January 01, 2004

ROTK at midnight

Happy Manhattan and Las Vegas are Still Standing Day

Return of the King

Faramir is still pretty. Pip's voice is still sweet. Aragorn is still hairy. I am almost content.

Eomer, on the other hand, needs to frelling loosen up. His eyebrows are pretty much stitched together for 201 minutes.

I went to a late showing of Return of the King last night (my New Year's tradition) and yet still somehow made it back to the house before midnight (around 11:57). The roads were empty. I drove fast, and mused on whether I might become the last road accident of the old year, or the first of the new.
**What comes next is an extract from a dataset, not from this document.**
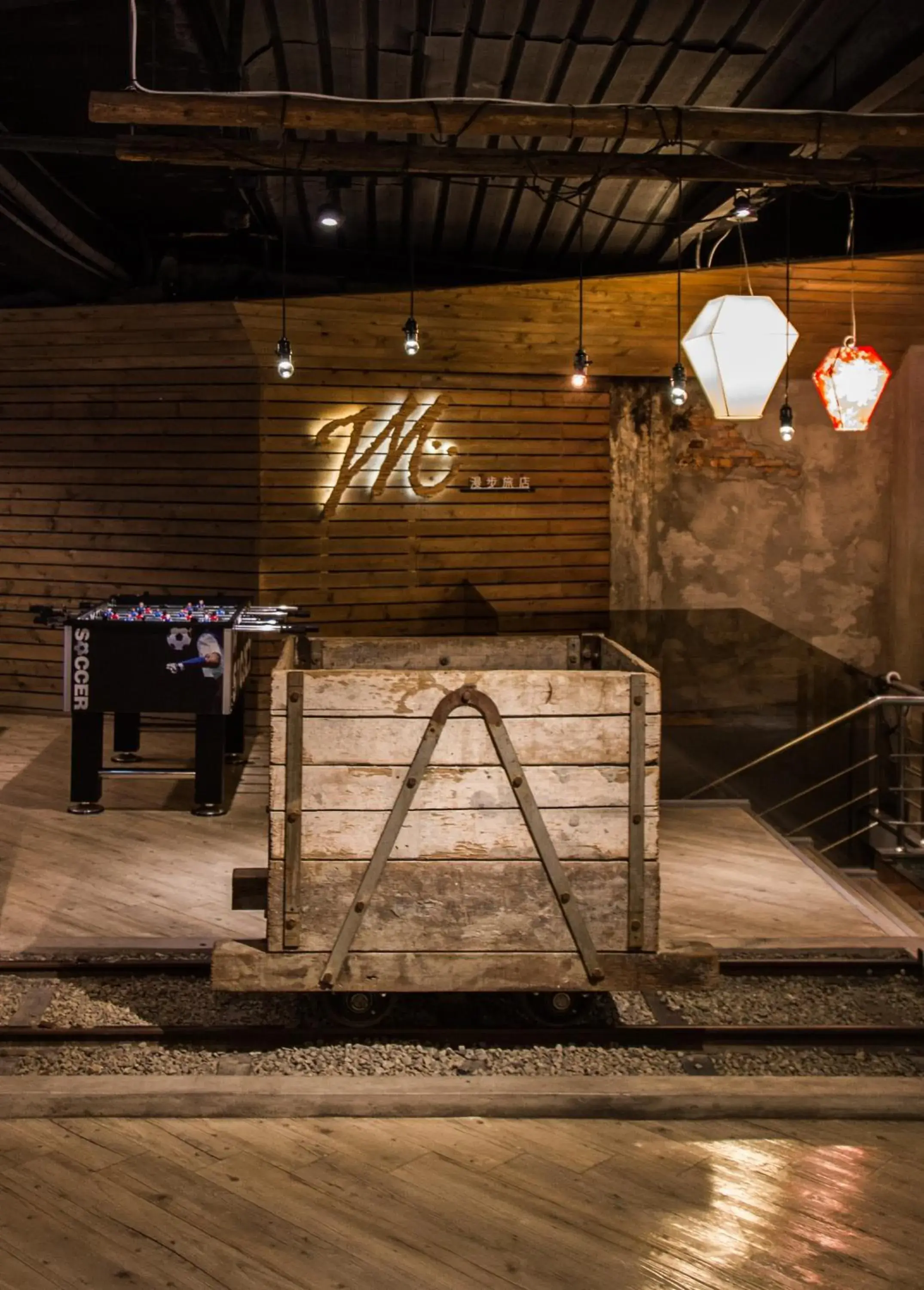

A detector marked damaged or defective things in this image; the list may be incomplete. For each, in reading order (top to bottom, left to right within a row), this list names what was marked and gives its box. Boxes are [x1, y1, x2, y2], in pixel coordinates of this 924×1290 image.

rusty metal bracket [283, 671, 304, 955]
rusty metal bracket [317, 686, 606, 986]
rusty metal bracket [624, 671, 644, 955]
Thinking more on the structure of the movie (and this paragraph is all SPOILERY for those who do not know the book and have not seen the movie), I am impressed by the rhythm of how the climactic scenes interlace. Frodo makes the last steps into the mountain (an upswelling of hope even as the scene beyond the black gates is filled with passionate bravery but little hope, lifting the weight of the long struggle, an upward crescendo that begins when Sam raises his friend from the ground and declares, simply but as heroically as any of the elaborate nobility shown in all the battle scenes, "I can't carry it for you, but I can carry you"); Frodo chooses the Ring, fights Gollum, the Ring falls, the Ring struggles and fades, Sam helps Frodo choose to reach for life and friendship over despair. All this happens in a precise counterpoint with the bravado before the gates, Aragorn's easy (and cheer-worthy) refusal of temptation (the climactic moment of all moments in this film for me may be the small smile with which he rejects the call to a corrupt version of power when his name is whispered from the dark tower), and the ensuing battle outside. It's such a precise balance and interweaving, I'd be afraid to see it altered by any additions in an extended version. I'll have to trust to the director and editors. And acquire a copy of the theatrical release.
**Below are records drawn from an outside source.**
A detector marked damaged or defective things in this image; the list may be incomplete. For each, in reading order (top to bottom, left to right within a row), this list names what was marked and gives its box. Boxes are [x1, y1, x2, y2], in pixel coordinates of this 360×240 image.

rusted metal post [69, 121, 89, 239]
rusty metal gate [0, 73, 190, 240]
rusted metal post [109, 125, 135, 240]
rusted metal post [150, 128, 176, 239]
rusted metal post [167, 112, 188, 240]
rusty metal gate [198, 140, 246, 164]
In the end, of course, it's not about a magical macguffin, which is why the small moment of Aragorn's refusing smile is so important. It's about power and greed and the difficulty of giving up power once acquired, whatever form it takes—military might, high political office, general privilege of race and sex. That makes this book, this foundation of modern fantasy, one of those stories on that human condition one hears so much about. Too many fantasy novels that have followed are, instead, merely stories about a magical Thing.

The Flick Filosopher's version of a LOTR-movie drinking game amuses me.